> Short problem 1:
Copy the building and loan liquidation text starting at "The claim of" and ending at "to general creditors.", swapping "counsel" for "attorney".
> Short problem 2:
Extend the building and loan liquidation text by writing what follows its last sentence.

───── Reading text ─────

The Secretary of Banking of the Commonwealth of Pennsylvania took possession of the business and property of the Square Building *149& Loan Association on May 31, 1938, pursuant to the provisions of the Department of Banking Code of May 15, 1933, P. L. 565, for the purpose of orderly liquidation and distribution of its assets to creditors and shareholders.
The first and partial account of John C. Bell, Jr., Secretary of Banking, receiver, and Elihu A. Greenhouse, deputy receiver, covering the period from May 31, 1938, to March 1,1939, is before me for audit and confirmation.
The claim of Isadore S. Wachs, for services rendered as counsel for the liquidation trustees prior to the date of possession by the Secretary of Banking, is allowed as a claim preferred by law in the amount of $250 without interest, to be paid in full prior to payments to general creditors.

───── Data ─────

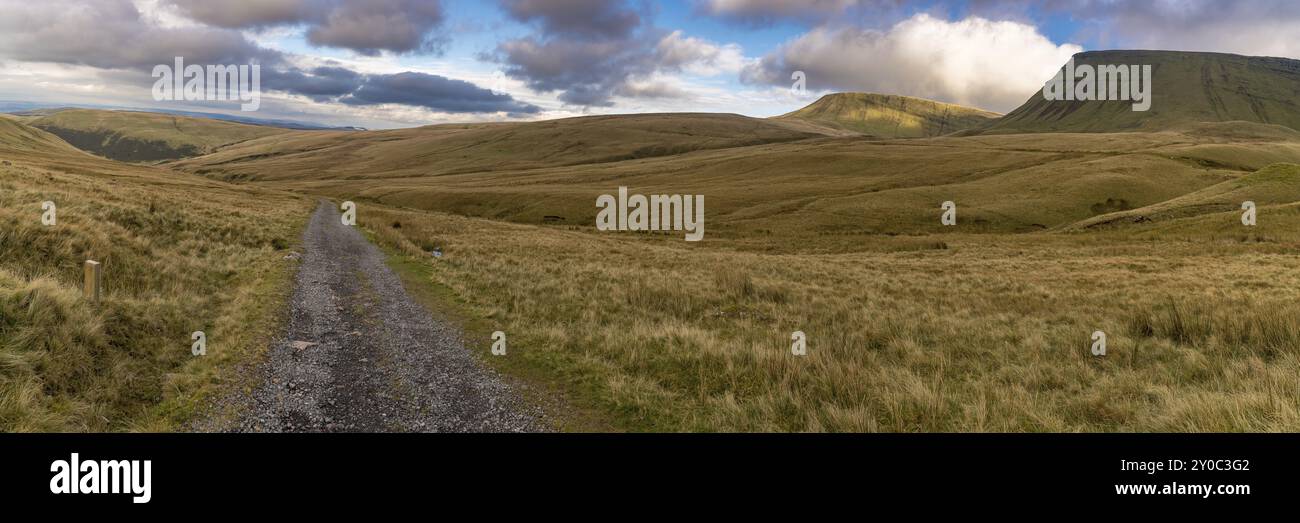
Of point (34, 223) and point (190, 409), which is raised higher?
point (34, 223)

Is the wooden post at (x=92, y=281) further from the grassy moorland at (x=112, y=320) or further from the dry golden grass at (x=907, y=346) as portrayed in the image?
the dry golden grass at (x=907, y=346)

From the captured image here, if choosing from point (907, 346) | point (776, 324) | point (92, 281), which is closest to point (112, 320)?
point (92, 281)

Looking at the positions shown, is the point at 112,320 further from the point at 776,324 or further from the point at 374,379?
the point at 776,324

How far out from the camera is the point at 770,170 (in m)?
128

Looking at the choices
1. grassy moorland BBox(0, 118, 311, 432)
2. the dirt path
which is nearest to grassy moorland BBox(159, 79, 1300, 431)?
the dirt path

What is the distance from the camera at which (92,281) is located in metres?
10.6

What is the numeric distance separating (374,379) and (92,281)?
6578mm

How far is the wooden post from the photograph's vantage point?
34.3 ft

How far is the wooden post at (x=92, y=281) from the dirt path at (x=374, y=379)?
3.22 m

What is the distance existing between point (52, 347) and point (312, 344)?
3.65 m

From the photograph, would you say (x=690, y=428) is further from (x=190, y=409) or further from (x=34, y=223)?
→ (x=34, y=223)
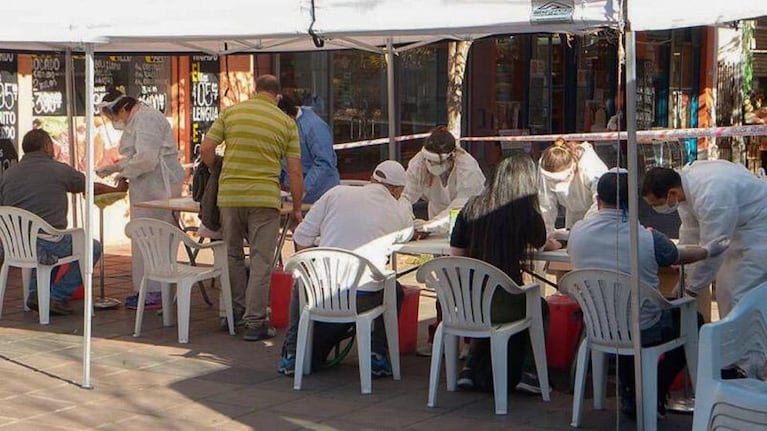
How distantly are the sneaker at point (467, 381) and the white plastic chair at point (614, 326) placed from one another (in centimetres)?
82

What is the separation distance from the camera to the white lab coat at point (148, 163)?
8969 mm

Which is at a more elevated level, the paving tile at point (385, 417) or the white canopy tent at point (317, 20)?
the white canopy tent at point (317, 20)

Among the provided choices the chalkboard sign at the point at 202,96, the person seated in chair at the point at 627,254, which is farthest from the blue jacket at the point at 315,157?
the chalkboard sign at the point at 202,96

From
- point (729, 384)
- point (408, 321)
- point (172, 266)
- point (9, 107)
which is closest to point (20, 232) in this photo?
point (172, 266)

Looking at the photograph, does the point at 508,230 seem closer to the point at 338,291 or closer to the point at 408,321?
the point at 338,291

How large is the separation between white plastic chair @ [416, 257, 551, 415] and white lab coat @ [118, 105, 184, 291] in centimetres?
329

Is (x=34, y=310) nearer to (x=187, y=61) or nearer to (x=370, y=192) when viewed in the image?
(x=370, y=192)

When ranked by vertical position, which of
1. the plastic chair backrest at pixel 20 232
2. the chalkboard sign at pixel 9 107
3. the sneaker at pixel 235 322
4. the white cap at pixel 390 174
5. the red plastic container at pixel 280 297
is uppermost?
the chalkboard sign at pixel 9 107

─────
───── Data ─────

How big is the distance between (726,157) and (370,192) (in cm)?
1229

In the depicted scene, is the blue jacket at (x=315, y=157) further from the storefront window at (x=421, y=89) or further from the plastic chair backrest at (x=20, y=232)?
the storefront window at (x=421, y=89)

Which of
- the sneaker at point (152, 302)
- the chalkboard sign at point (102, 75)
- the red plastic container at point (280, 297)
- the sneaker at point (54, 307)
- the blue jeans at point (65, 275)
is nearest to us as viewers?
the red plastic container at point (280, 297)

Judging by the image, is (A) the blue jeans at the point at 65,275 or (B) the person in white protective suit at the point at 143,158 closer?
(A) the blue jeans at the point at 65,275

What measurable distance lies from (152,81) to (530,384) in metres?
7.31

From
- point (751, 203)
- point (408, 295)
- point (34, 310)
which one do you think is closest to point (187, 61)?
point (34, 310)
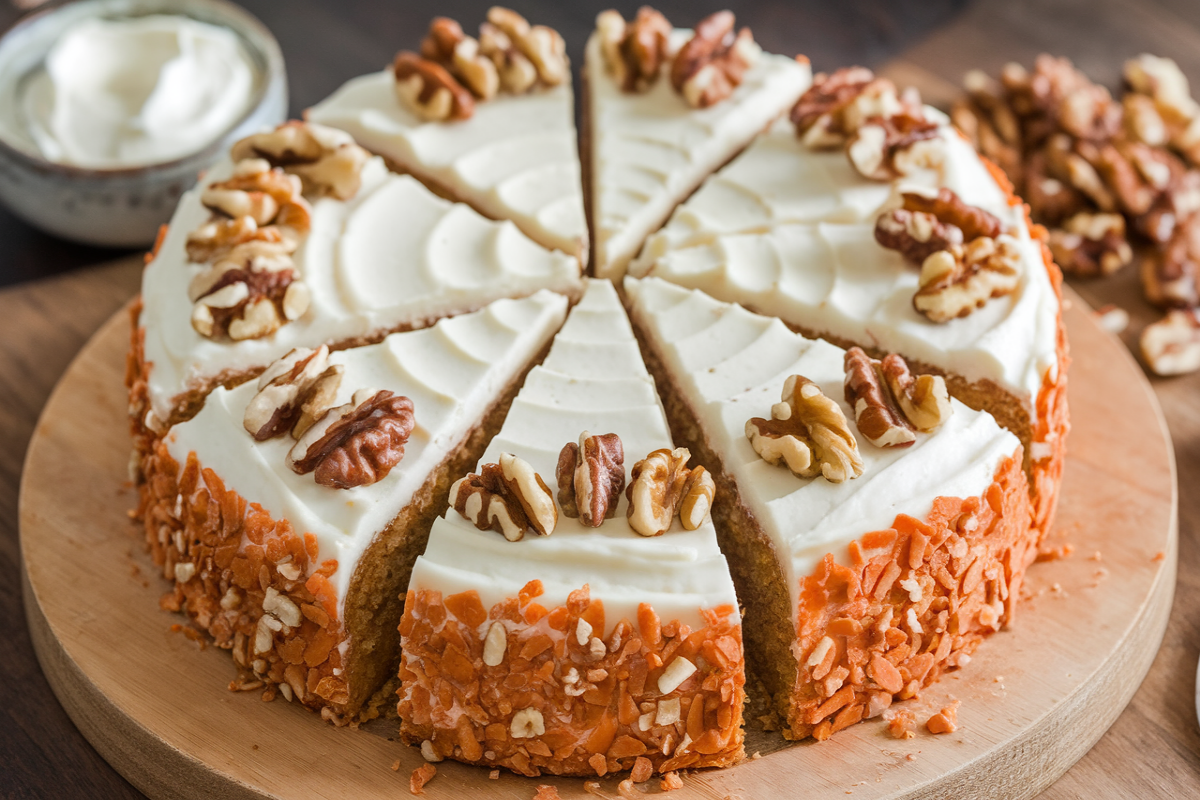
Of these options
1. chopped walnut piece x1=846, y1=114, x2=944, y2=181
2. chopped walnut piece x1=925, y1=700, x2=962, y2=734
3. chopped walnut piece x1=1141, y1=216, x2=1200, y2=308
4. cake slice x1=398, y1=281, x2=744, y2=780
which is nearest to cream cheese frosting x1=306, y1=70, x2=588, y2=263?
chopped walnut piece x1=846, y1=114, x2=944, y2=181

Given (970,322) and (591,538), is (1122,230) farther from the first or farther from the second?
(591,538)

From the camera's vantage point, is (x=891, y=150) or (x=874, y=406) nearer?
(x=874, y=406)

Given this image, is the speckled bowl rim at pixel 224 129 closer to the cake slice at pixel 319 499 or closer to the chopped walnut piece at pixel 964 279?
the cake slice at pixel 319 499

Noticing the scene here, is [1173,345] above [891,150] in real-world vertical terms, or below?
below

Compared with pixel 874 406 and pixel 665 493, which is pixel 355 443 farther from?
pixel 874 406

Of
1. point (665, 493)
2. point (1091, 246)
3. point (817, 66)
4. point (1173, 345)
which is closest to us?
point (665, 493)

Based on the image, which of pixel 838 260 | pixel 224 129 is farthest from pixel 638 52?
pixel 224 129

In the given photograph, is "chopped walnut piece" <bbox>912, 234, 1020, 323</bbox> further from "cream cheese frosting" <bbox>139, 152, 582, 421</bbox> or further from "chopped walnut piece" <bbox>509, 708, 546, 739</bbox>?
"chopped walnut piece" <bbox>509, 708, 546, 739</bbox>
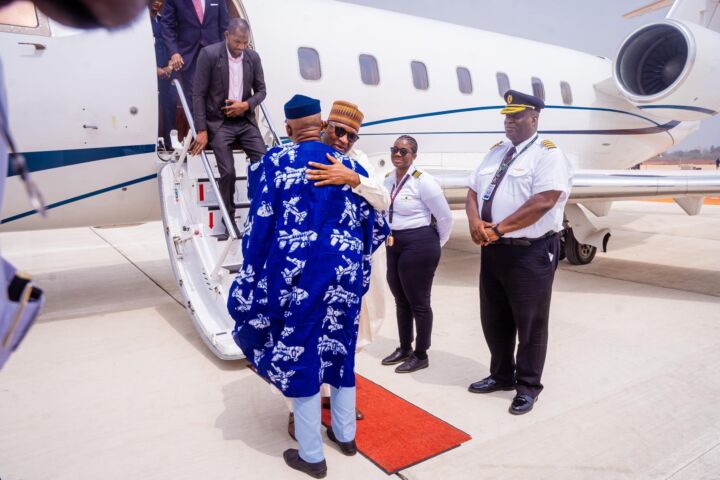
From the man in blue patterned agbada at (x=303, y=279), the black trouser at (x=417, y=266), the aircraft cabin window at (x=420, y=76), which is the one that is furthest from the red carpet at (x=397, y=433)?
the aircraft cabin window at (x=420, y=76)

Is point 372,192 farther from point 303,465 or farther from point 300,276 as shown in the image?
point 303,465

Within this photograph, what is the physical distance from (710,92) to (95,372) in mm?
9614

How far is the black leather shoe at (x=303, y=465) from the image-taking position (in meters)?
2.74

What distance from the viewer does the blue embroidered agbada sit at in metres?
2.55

─────

> Written response 1:
The claim of Isadore S. Wachs, for services rendered as attorney for the liquidation trustees prior to the date of possession by the Secretary of Banking, is allowed as a claim preferred by law in the amount of $250 without interest, to be paid in full prior to payments to general creditors.

> Written response 2:
In this regard, it appears that claimant was elected counsel for the liquidating trustees in 1932 when the shareholders voted in favor of voluntary liquidation, that he served as counsel until 1938 when the Secretary of Banking took possession, at which time the liquidation nearly had been accomplished, and that claimant’s services were of benefit to the insolvent estate and aided in its preservation. The reasonableness of the sum claimed is admitted, although the right to a preference, under the existing statute, is questioned.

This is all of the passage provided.